Consider the fact that weight becomes an issue on sustained climbs of 5-6%, even when climbing on a heavier bike, you’ll tend to benefit more from the aerodynamics rather than the weight savings. According to Ballard: “In all cases except a mountain top finish and an uphill time trial, the aero bike will always be the faster choice. Even when drafting in the peloton, the drag reduction is still measurable and important.”

To contextualise this, Ballard suggests that for pro riders, “The average gradient of the entire course where weight becomes more important than aerodynamics is 7.5 per cent.” For an amateur, “It lies around 4.5 per cent because they are slower.” These are generalisations and the exact numbers will depend on the individual, but in essence all the evidence suggests that you have to be doing an uphill time trial or a summit finish to justify opting for the lightweight, non-aerodynamic bike set-up. 

Bigham suggests another scenario where lightweight can triumph: “If you are an amateur not constrained by the UCI limit, and you can have a 5kg bike, then lightweight could be worth going for, especially if you are not the best descender and the speed at which you descend is not limited by aerodynamics, but skill.”

Best for you 

What works for you will be pretty personal; it’s down to your size and weight, and what sort of riding you’re doing. Generally, lighter riders will probably want to pay a little more attention to bike weight, since it will be a bigger proportion of the total, and frame stiffness is less of a consideration, since it won’t have to cope with huge torque loads. 
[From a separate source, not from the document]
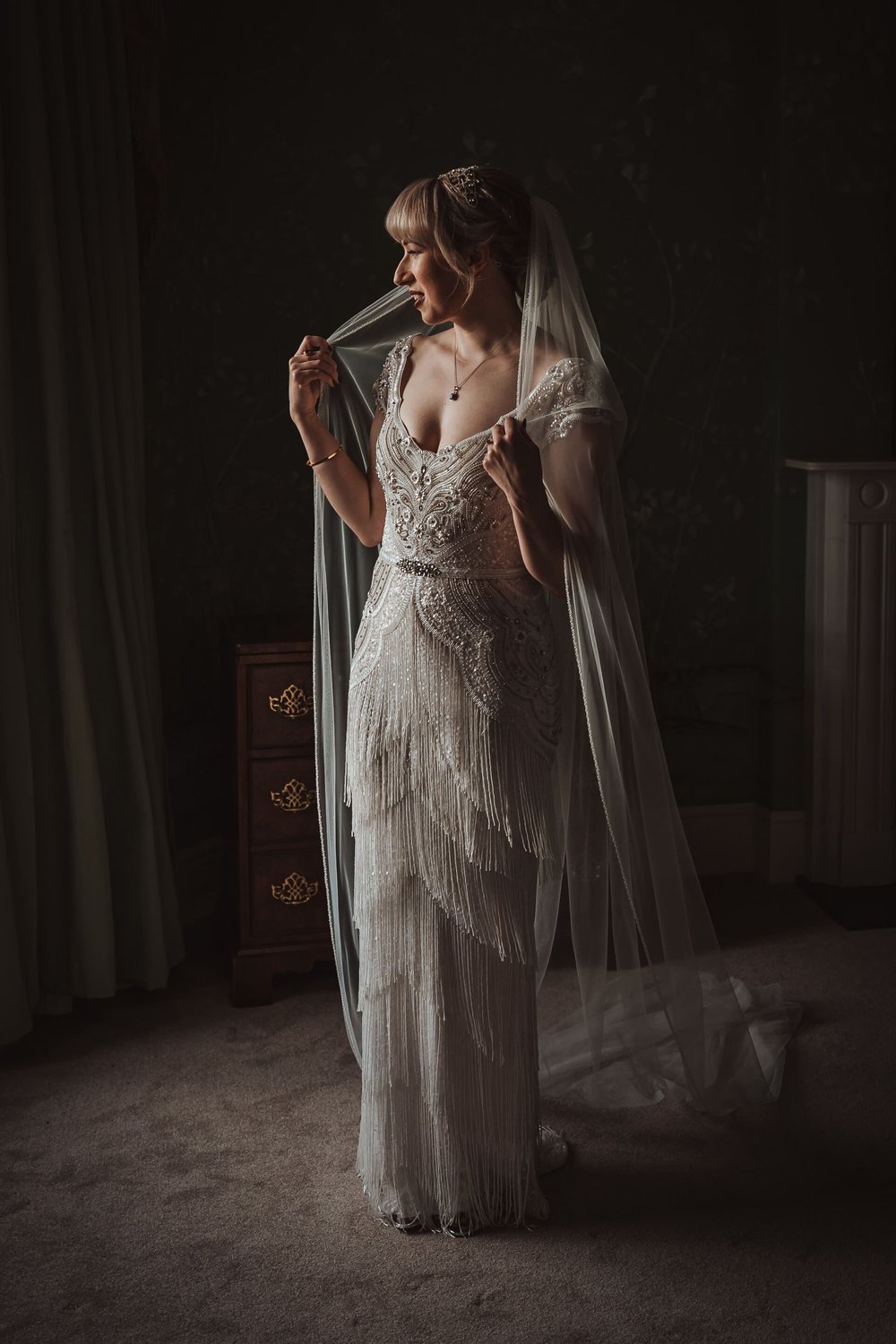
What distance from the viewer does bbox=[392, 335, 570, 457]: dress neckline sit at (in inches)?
85.5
What kind of riding you do is, however, more important. If you’re mainly interested in sportive riding where your main objective is an overall time, always go for the aerodynamic option. However much time you might try to spend in a bunch, you’re essentially riding a time trial and, even on a very hilly course, aero will almost certainly win out.

If you’re a road racer, weight is more important, because the hills are usually where races are won and lost. There, you need to be able to climb competitively or you’re out of the game. But exactly how you balance weight and aero will still be dictated by your riding style. If you’re going to win anything other than a summit finish, you’ll still need the speed that only aero can give you to hold off the bunch, or to get the last half-inch in the sprint. You probably want a bike that complements your strengths, since that’s where the wins will come from.